Thursday, September 11, 2008

You Are All So Stupid

You can't remove a person's heart from their body and expect them to live. There's comic-book science, and then there's listening to mentally challenged teenagers talk about Yu Gi Oh, and then lower still on the totem pole of stupid there's Selina Kyle in a hospital room with jumper cables hooked up to what appears to be her lungs.

Your big crossover is about important characters having been replaced at crucial points in their history by evil shape-changing aliens. So . . . let's say you reveal that Character X is revealed to be a Skrull. Would anyone minded if you had gone far enough back to reveal that it was not actually Character X but actually a Skrull who beat his wife back in the early 80s? Anyone? I almost admire Brian Michael Bendis' unwillingness to step on any previous creator's stories in writing his own - it's generally classy in a way that clannish, backstabbing superhero writers usually aren't. But! Still! Make an argument as to why that bit of unsavory detail has to remain On The Record.

Batman says "cunt" a lot in real life. Usually after work at the bar.

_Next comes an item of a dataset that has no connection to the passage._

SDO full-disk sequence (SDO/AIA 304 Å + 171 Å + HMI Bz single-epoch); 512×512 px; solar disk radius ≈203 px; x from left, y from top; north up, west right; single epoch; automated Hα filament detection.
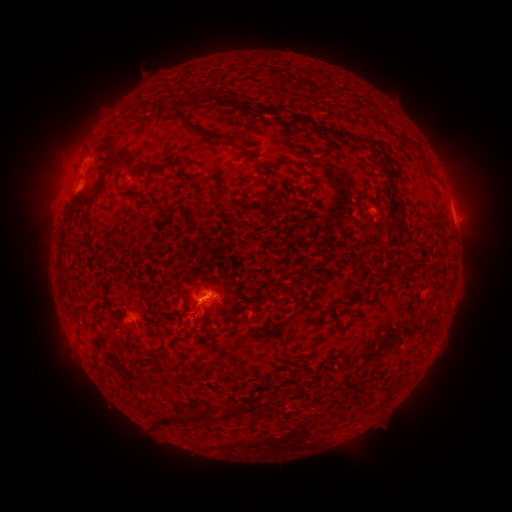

I wonder if "New Ways To Die" was the plan all along for Brand New Day, or a reaction to the perceived sleepiness of the relaunch. It's pretty much bog-standard as far as these things go, but nonetheless has the same kind of old-school pizazz that made "The Sinestro Corps" such a sales darling. (Despite it's general air of redundancy, it projected the illusion of relevancy with sufficient vigor to achieve implausible sales increases.) If Amazing doesn't jump at least 20,000 copies for the duration - reorders included - I'll eat my hat, because the market really is that predictable.

So how come no one has mentioned the drug-addled Dr. Manhattan analogue in that Superman Beyond thing? There's no love lost between Morrison and Moore, but this is rather interesting nonetheless. Now more than ever Watchmen is one of the few true sacred cows in mainstream comics. There have certainly been a few extra-canonical references over the years - that profoundly weird issue of The Question, for one - but since at least the early 90s there's always been a tacit, if not explicitly stated understanding on the part of editorial that if Watchmen was to remain on its pedestal as (arguably) the company's most significant single story, ever, it needed to be kept sacrosanct: not out of any desire to placate the unplacatable Alan Moore, but simply for the logical reason that one of its major selling points is its absolute critical and thematic autonomy. What this meant wasn't just no followups, which have always been mooted, but no Ambush Bug spoofs, no thinly-disguised analogues getting ripped apart in Millar's Authority. Allowing Morrison a free hand to take the piss out of the story's signature Captain Atom analogue, even if it doesn't seem like that big of a deal on the surface, strikes me as a significant act, and as much of an indicator of Morrison's uniquely privileged status at the company as anything else.